Pierre vient à son tour me rejoindre derrière lui car il veut lui aussi le pénétrer avec ce manche. Il le prend et lui rentre avec plus de raideur, le soulève un peu et il lui joue dans le cul avec un plaisir animal. Bob se lamente quelque peu mais sans dire d'arrêter ce qui nous poussent à continuer. Pierre dit "Ast'heure on va t'atteler!" puis prend la selle, la dépose sur le dos de Bob et me demande de m'asseoir dessus à l'envers pour que je puisse le voir faire. Assis comme ça il s'est approché de moi pis me l'a mise à la bouche, son gland était énorme tout comme la queue, il me fourrait lentement comme s'il était sur le point de venir, je sentais même quelques gouttes me couler dans la bouche, ce qui m'excitait encore plus. Puis il s'est éloigné et s'est huilé le batte, il se met à genoux derrière Bob et lui dit "Ben là c'est à toué mon ostie!" Il le fesse au cul avec son énorme queue pis commence à lui enfoncer tout doucement, Bob essaie de bouger mais avec moi sur le dos n'y arrive pas.
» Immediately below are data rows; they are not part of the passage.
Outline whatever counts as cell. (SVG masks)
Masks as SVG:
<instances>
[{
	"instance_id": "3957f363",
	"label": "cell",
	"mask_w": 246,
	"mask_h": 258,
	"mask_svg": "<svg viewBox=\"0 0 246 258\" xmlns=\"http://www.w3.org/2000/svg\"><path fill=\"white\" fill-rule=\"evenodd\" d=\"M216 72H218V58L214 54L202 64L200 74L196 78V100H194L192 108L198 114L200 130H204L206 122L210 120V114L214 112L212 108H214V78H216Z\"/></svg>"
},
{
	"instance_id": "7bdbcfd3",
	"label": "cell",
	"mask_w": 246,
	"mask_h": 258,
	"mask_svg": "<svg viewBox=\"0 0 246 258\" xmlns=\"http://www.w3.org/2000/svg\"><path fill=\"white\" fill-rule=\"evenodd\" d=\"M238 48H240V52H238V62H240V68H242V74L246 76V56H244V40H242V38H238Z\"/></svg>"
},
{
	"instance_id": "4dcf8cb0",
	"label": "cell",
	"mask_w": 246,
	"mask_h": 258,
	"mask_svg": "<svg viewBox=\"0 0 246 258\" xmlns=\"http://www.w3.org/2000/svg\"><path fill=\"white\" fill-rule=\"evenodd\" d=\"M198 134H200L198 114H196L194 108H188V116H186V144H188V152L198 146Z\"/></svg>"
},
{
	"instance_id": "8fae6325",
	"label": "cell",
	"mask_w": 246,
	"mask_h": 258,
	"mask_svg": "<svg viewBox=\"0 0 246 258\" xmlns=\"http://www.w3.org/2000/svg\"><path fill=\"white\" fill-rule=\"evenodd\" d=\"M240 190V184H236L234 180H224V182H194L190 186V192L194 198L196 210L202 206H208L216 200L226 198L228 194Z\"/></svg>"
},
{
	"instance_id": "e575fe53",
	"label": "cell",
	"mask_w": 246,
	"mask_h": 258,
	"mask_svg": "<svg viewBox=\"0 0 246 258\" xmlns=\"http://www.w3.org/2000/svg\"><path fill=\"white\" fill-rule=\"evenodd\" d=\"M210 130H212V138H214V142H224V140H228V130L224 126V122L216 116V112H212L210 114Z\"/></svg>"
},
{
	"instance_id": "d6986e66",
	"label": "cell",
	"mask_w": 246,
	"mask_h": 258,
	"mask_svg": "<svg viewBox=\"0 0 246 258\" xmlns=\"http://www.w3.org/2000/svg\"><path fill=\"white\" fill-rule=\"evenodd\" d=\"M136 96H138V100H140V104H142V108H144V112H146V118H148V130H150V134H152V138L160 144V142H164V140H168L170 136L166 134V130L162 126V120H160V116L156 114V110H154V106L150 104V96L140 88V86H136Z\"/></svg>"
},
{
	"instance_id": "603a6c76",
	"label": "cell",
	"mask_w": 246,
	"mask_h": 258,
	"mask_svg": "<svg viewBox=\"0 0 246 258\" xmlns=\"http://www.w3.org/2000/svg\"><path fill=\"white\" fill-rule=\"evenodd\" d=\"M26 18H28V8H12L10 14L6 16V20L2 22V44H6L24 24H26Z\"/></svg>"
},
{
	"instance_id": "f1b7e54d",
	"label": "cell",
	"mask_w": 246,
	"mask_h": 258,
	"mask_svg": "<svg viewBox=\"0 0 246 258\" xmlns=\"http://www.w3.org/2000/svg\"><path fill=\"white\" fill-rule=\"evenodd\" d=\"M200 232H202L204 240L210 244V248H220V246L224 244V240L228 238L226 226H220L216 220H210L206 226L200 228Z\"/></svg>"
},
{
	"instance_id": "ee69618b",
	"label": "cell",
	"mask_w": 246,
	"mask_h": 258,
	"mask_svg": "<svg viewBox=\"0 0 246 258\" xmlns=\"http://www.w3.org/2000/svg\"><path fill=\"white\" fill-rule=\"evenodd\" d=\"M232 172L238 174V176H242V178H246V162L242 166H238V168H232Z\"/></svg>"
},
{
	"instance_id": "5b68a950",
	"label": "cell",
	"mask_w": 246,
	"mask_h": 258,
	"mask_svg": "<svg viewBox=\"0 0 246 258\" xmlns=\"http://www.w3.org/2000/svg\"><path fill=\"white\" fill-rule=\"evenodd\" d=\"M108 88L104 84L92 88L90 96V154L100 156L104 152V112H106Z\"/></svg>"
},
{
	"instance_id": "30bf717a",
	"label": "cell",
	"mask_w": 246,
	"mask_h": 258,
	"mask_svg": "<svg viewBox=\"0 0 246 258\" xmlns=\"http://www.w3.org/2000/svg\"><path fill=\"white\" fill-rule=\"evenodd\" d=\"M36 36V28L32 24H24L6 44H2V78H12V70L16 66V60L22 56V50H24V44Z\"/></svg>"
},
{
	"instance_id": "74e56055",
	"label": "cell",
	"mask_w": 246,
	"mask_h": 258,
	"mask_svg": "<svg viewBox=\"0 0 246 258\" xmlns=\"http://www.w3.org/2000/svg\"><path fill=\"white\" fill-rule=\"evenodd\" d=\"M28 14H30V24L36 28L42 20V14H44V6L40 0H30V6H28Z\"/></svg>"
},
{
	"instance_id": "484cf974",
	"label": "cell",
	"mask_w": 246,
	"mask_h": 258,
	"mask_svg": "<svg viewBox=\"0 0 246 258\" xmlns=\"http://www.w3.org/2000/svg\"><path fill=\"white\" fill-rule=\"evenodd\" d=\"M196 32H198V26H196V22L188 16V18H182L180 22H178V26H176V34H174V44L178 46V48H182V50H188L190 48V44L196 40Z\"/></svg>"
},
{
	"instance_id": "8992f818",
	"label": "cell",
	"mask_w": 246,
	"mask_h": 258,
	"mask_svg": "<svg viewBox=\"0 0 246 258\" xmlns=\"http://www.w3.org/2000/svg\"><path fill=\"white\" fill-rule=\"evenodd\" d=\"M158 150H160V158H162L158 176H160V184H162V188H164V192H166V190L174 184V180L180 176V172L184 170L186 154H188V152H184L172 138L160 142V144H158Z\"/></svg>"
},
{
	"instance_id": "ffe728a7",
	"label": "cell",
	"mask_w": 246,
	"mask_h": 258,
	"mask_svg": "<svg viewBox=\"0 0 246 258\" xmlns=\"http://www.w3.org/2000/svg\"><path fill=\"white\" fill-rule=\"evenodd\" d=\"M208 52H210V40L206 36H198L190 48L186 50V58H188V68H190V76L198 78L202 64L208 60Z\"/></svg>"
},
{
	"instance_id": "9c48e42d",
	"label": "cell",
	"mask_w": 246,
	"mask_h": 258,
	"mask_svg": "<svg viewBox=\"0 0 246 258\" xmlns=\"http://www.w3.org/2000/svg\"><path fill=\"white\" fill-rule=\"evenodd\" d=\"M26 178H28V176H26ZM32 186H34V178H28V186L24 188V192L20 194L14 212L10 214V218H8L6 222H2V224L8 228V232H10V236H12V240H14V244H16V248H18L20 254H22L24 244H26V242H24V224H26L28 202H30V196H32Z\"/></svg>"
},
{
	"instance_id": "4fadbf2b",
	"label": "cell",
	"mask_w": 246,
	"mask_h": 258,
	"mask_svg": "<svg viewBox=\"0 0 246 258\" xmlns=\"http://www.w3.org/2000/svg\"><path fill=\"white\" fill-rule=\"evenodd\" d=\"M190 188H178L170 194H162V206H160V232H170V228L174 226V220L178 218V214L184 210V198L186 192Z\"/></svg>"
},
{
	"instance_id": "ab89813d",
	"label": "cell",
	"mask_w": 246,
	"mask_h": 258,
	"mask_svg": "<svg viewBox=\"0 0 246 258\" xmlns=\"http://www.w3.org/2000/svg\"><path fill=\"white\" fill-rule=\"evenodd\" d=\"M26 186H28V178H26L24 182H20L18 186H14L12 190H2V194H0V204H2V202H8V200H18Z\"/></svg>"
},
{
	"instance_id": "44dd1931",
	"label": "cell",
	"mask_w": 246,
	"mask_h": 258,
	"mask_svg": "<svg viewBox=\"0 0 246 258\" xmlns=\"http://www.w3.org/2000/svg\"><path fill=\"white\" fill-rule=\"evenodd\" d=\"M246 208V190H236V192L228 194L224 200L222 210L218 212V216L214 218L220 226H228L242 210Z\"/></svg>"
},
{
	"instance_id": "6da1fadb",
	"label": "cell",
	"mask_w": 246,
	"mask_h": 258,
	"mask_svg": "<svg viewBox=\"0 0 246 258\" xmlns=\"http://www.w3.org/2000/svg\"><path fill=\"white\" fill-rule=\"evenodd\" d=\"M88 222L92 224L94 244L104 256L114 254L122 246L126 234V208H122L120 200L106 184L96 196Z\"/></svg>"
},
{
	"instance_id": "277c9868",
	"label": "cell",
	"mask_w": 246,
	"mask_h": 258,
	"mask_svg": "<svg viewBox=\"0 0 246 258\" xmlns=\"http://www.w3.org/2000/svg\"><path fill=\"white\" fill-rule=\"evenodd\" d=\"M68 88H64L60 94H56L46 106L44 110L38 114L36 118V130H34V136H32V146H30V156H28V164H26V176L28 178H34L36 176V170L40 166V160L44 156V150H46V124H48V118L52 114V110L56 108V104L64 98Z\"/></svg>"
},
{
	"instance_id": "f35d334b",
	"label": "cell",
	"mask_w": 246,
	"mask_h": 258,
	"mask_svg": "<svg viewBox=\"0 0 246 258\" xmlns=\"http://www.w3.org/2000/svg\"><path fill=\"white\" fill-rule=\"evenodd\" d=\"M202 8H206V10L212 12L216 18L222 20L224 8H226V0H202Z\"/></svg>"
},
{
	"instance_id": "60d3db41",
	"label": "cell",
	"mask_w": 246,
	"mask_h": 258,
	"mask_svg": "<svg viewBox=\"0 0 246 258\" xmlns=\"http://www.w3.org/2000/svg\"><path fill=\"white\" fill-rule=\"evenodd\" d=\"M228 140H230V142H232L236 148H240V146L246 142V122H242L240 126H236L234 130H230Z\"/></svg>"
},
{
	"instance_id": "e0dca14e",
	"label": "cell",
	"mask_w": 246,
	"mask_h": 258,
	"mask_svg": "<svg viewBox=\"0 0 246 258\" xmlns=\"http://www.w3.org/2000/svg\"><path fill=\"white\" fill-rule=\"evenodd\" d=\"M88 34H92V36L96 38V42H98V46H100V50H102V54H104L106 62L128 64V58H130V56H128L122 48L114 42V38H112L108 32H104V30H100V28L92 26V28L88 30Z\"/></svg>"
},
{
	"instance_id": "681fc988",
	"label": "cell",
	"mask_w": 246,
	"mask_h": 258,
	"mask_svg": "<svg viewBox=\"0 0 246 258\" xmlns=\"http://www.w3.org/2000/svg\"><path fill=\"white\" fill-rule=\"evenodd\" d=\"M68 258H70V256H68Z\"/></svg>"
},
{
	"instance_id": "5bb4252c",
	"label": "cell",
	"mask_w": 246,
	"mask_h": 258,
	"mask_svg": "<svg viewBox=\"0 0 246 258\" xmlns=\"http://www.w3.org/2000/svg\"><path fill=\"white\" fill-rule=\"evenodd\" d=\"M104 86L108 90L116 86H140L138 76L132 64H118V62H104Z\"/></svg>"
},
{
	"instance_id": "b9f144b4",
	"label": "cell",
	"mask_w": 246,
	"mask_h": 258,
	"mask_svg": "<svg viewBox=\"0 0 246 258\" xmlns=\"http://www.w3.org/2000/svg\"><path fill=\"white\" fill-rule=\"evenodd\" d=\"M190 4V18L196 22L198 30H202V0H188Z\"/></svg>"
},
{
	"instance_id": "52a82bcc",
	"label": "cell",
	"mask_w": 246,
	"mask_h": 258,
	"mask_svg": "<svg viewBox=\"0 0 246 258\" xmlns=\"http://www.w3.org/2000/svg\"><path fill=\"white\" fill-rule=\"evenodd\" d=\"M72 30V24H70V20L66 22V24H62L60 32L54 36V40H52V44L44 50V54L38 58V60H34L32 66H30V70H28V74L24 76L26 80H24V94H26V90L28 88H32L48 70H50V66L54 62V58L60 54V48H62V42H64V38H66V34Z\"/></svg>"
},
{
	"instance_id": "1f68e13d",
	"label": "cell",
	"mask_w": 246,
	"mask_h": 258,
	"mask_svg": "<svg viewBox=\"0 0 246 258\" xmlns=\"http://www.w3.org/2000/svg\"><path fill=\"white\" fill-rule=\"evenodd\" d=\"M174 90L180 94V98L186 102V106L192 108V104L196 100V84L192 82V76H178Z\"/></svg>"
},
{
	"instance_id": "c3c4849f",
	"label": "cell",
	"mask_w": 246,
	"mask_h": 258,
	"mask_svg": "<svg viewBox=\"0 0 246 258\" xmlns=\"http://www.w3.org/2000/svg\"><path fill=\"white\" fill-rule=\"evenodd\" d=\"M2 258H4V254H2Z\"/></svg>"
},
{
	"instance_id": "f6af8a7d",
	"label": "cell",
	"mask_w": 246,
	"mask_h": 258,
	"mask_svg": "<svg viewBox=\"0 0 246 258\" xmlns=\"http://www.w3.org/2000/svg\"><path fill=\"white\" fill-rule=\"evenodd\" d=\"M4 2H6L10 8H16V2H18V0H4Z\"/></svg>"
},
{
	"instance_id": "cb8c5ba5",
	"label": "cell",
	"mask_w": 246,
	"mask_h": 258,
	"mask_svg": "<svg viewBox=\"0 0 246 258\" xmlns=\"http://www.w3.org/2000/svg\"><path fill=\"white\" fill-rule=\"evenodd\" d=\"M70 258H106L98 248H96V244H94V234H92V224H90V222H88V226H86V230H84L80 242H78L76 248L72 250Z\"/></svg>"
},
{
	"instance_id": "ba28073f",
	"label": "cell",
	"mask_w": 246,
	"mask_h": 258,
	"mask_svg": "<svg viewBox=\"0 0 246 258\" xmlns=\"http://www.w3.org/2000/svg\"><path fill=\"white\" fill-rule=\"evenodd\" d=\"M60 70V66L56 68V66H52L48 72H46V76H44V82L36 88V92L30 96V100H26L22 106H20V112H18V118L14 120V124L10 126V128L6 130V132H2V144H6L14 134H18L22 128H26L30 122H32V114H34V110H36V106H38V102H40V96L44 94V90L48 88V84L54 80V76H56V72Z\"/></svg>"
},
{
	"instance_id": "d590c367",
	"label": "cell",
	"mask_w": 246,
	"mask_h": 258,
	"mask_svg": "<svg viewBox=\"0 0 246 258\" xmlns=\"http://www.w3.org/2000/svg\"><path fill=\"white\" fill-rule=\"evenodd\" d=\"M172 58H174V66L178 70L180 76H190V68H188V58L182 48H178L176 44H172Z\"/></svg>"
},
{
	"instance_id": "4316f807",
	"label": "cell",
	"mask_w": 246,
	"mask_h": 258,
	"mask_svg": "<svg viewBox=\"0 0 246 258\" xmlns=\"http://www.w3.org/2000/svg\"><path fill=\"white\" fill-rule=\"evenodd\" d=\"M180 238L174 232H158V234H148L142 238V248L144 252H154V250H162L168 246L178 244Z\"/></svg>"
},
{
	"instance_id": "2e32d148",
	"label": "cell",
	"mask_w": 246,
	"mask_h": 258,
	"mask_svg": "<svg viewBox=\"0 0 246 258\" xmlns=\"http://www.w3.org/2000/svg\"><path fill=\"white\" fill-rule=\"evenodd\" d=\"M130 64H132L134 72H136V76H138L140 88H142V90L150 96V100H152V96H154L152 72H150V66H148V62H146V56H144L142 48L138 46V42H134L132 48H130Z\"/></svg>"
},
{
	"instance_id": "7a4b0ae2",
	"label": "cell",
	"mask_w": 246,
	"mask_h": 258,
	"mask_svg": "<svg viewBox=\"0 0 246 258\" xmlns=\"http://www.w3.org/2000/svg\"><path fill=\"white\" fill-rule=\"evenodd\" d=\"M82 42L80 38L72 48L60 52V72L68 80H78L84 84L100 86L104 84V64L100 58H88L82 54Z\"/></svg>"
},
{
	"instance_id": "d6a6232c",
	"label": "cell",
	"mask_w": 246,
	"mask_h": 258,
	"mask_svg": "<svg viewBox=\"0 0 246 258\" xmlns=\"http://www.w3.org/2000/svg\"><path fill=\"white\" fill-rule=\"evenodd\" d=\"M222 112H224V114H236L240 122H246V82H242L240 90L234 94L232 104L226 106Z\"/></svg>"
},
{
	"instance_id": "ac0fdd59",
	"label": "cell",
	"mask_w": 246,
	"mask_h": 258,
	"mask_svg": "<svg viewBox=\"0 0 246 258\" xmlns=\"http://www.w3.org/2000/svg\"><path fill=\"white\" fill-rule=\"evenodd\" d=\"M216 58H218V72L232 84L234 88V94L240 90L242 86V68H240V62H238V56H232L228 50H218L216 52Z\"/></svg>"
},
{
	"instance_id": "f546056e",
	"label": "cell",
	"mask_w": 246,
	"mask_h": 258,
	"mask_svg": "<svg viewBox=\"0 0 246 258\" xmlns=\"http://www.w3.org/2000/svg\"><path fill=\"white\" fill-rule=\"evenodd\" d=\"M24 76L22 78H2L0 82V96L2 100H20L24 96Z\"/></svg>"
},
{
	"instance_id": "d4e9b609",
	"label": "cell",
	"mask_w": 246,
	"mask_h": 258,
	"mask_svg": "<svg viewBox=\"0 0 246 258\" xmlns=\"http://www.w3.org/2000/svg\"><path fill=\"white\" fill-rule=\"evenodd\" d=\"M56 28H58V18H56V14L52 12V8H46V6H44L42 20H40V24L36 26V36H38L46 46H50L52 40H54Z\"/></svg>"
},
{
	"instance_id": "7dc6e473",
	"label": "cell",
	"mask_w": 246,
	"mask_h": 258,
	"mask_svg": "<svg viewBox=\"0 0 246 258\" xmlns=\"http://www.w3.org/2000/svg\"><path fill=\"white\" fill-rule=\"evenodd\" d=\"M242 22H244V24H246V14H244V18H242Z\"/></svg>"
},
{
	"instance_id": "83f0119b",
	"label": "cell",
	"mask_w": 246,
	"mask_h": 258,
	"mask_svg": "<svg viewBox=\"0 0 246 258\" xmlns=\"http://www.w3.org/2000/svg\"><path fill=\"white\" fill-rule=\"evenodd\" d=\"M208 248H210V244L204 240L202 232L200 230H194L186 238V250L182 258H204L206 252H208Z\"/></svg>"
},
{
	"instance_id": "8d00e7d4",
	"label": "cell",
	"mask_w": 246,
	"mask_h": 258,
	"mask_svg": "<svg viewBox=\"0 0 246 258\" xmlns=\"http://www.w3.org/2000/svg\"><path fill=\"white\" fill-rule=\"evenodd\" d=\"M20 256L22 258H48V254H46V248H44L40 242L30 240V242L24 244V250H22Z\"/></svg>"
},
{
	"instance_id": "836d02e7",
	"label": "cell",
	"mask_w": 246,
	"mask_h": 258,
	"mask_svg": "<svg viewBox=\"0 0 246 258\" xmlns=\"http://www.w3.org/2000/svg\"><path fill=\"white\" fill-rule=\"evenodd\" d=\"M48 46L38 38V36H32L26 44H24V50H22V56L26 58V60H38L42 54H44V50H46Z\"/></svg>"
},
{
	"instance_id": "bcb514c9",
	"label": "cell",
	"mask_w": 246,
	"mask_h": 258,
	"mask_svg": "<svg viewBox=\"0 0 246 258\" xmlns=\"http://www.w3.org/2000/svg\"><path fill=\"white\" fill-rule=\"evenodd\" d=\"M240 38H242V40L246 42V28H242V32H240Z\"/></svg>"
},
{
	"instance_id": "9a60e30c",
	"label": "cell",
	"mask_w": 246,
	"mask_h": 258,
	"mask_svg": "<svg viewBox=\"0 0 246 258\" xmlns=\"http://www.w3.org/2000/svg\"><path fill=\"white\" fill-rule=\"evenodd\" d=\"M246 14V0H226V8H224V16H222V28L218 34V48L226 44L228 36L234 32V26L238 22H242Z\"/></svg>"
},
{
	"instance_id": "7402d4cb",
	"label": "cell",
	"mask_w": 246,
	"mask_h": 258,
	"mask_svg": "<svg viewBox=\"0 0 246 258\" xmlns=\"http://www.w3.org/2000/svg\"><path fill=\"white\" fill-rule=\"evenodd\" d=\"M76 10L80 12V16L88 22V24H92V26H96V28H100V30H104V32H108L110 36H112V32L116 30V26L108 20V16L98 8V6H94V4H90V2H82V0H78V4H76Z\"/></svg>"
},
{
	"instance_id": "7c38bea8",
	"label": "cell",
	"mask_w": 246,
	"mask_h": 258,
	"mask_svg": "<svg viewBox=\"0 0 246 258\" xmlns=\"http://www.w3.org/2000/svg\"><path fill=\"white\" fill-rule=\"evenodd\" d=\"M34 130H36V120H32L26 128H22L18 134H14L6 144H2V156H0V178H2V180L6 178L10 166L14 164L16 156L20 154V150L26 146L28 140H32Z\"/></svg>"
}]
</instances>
Pierre commence à le fourrer de plus en plus vite et de plus en plus profondément et avec un raideur que je sens ses coups au cul de Bob. Je me masturbe et je l'embrasse pendant qu'il le fourre et tout d'un coup se raidit, prend Bob par les hanches et lui enfonce encore plus raide dans le cul et se crispe et y rempli le cul de sa décharge en hurlant. Le spectacle est tellement beau à voir que je passe près de venir moi aussi mais je me retiens. Pierre se retire, s'essuie la queue, me demande de me lever, enlève la selle puis retourne Bob sur le dos. Il se place le cul en plein dans la face à Bob et me dit "Fourre le!", ce que je fis immédiatement. Je peux même sentir le sperme chaud que Pierre a laissé dans son cul. Je vois la grosse pine à Bob avec une goutte au bout puis Pierre se penche à sa queue pour le sucer. Tout un show, je le fourre comme une bête et lorsque que je commence à sentir Bob me serrer la queue avec son anus je comprends qu'il est sur le point de lui décharger dans la bouche alors je me laisse aller en même temps que lui pour entendre des lamentations de jouissance de notre part. On a détaché Bob puis nous sommes allés nous coucher tous les trois dans le lit de la chambre pour la nuit.

Le lendemain, nous sommes allés à la pêche mais sans prendre de poisson pour le retour, à la fin de l'après-midi, nous avons rempli le camion et nous sommes parti. Personne n'a dit un mot durant le retour, on devait tous penser à notre fin de semaine où le gibier tant recherché n'était pas dans l'eau.